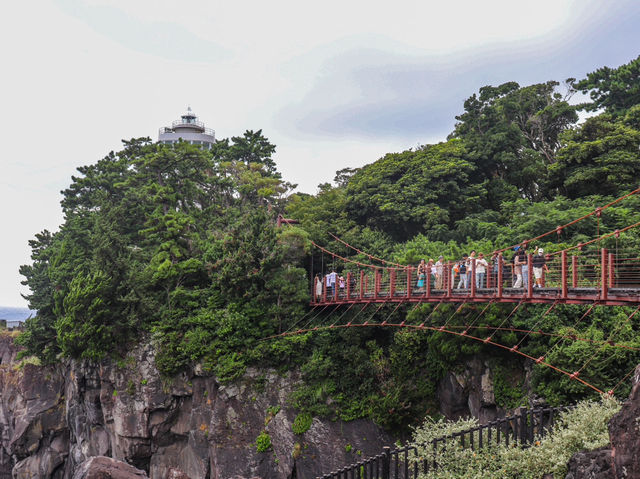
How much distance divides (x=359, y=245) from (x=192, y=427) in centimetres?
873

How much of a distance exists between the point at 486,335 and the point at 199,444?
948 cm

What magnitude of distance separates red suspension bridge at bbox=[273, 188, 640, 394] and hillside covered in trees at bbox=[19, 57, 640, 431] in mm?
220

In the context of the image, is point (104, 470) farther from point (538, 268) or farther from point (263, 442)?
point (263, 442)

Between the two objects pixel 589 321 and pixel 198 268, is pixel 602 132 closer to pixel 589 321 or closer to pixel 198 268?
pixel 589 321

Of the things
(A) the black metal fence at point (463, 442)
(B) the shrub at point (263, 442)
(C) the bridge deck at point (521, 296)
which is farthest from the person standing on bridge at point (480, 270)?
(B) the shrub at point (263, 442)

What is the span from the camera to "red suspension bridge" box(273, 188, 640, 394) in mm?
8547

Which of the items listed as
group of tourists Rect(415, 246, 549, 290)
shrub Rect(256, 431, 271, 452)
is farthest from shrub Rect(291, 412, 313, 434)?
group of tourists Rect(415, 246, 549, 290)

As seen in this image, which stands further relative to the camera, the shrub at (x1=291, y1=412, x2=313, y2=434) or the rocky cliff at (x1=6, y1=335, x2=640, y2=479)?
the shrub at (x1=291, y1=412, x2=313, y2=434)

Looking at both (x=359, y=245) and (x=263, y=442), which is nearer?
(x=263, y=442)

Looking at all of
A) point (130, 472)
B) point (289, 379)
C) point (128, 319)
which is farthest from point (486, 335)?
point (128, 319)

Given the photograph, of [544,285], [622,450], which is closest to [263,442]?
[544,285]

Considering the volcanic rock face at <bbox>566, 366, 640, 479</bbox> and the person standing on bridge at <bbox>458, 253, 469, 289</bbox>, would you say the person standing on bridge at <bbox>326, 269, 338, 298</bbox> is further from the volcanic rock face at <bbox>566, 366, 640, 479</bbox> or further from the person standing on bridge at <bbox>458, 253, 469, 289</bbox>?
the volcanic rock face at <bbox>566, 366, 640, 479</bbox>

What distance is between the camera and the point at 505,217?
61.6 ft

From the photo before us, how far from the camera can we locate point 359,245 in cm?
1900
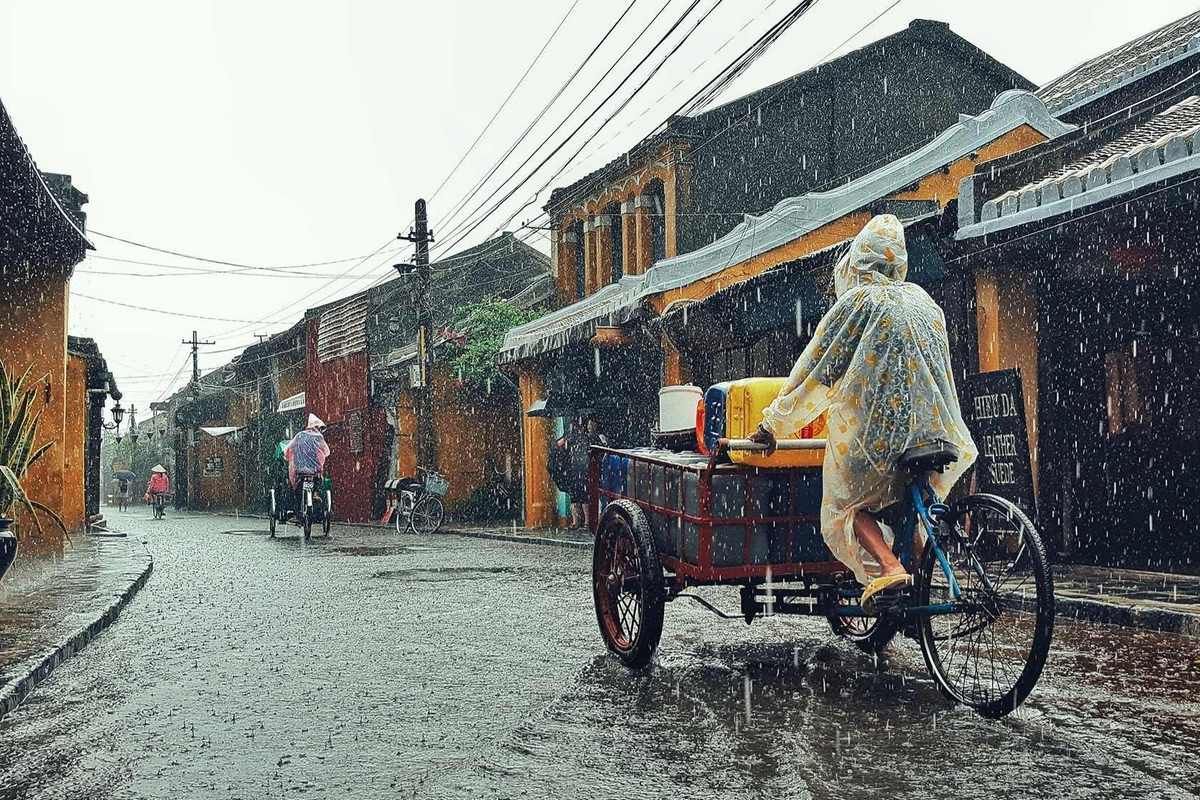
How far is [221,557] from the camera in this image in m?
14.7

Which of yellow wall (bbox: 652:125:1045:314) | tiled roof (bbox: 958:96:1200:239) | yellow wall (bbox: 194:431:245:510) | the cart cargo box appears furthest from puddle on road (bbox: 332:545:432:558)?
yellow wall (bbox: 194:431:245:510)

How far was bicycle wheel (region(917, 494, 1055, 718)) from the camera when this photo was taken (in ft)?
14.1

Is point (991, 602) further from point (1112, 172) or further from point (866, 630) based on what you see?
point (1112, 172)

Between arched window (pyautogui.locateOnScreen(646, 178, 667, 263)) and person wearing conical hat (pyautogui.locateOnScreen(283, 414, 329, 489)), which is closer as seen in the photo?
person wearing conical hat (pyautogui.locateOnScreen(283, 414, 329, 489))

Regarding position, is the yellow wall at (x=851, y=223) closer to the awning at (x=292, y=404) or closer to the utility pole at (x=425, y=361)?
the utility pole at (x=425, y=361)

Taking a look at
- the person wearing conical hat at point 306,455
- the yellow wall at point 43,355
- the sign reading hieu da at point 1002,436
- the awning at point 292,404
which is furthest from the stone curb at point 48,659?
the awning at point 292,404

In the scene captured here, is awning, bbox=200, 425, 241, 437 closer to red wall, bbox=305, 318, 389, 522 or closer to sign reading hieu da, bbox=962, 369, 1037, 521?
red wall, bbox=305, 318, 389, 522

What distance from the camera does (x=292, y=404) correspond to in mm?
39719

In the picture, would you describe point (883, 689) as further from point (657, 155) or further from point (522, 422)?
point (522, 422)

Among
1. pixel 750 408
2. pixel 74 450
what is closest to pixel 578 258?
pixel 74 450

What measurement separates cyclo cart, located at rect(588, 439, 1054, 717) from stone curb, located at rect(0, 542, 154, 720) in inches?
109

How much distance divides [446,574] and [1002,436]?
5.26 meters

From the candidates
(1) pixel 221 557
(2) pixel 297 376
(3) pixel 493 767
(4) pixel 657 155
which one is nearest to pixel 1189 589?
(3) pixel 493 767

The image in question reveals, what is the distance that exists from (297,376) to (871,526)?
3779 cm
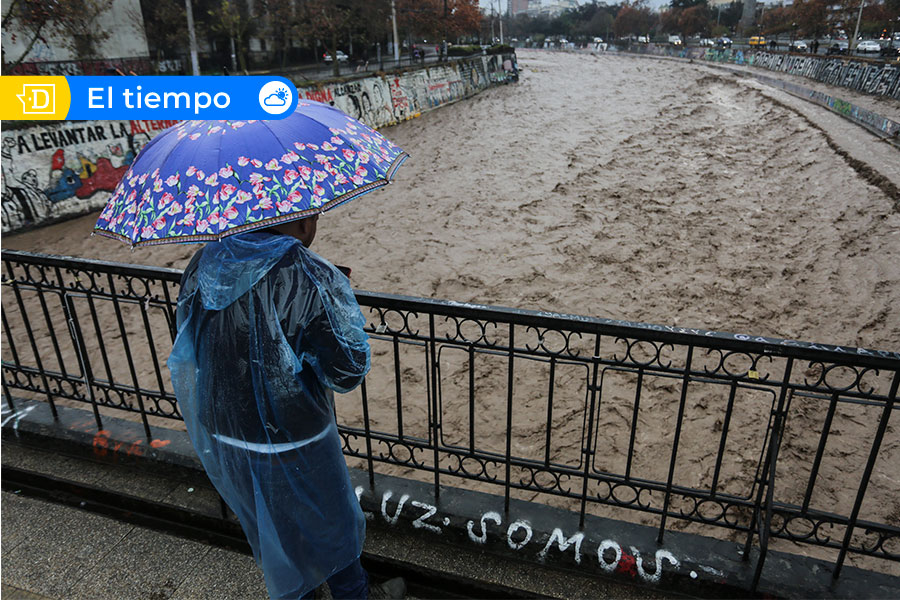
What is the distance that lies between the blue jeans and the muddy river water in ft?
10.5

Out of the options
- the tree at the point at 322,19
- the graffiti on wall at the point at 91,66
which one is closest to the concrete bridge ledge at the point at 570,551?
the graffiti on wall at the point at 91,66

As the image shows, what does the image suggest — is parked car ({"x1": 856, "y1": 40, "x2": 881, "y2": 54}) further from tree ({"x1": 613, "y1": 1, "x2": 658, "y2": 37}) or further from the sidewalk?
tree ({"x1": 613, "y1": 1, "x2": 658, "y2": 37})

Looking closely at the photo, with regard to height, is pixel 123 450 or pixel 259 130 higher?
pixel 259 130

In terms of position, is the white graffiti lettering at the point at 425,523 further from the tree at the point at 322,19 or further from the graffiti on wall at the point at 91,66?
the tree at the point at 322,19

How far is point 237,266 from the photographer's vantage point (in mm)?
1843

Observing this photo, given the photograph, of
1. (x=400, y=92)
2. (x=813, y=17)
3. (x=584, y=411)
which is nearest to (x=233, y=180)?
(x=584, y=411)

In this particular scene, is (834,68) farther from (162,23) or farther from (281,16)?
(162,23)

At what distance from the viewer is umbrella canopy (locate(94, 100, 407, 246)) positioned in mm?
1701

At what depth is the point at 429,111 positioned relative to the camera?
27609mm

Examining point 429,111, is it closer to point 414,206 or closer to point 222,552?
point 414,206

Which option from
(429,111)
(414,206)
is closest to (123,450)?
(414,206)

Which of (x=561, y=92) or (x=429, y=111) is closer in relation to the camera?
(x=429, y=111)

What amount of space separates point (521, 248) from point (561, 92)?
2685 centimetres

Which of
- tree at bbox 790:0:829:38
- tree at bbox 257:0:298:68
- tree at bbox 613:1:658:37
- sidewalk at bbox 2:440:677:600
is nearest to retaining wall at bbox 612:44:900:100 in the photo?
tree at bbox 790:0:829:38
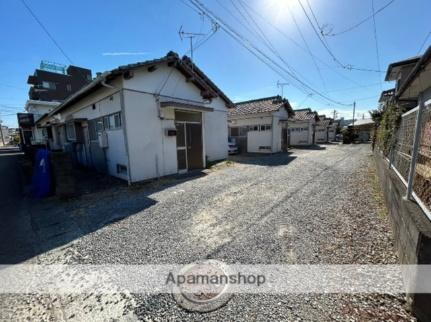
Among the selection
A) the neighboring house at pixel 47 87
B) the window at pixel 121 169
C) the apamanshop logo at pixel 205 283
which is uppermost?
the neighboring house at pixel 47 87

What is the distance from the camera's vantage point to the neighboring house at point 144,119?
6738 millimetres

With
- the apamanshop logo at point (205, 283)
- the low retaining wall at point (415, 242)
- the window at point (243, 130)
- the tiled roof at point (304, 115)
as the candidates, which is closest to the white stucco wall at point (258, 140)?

------------------------------------------------

Copy out the data starting at the line that contains "Which of (x=561, y=92)" and ending at the end of the data, both ends included, word for word. Leave the pictures out.

*Answer in full*.
Which of (x=561, y=92) or (x=429, y=111) is closer in relation to the camera?
(x=429, y=111)

What amount of space separates point (521, 248) from point (561, 92)?
2685 centimetres

Which of
- tree at bbox 790:0:829:38
- tree at bbox 257:0:298:68
- tree at bbox 613:1:658:37
- sidewalk at bbox 2:440:677:600
is nearest to retaining wall at bbox 612:44:900:100 in the photo?
tree at bbox 790:0:829:38
Among the selection
A) the neighboring house at pixel 47 87
B) the window at pixel 121 169
C) the apamanshop logo at pixel 205 283
which is uppermost?
the neighboring house at pixel 47 87

What is the distance from the camera's vantage point to the neighboring house at point 144,119?
6738 millimetres

With
- the apamanshop logo at point (205, 283)
- the low retaining wall at point (415, 242)
- the window at point (243, 130)
- the tiled roof at point (304, 115)
as the candidates, which is closest to the white stucco wall at point (258, 140)?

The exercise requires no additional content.